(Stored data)

--------------------------------

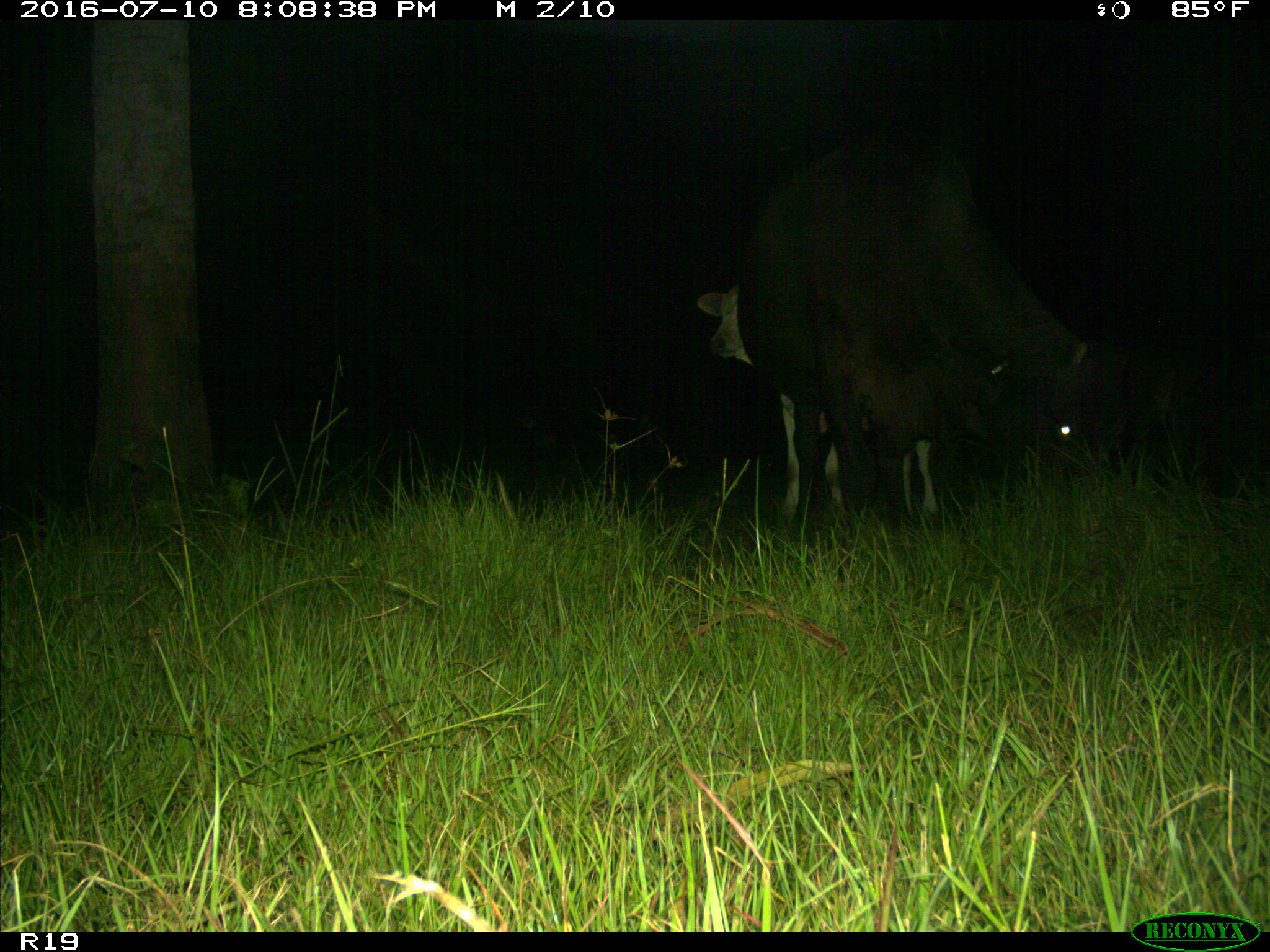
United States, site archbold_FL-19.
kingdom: Animalia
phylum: Chordata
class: Mammalia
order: Artiodactyla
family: Bovidae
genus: Bos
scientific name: Bos taurus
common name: domestic cow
Bos taurus (domestic cow).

--------------------------------

— Instructions to follow —
Nothing but the lines from the one containing "class: Mammalia" through the final line of the data above is to be reproduced, each exactly as written.

— Result of the task —
class: Mammalia
order: Artiodactyla
family: Bovidae
genus: Bos
scientific name: Bos taurus
common name: domestic cow
Bos taurus (domestic cow).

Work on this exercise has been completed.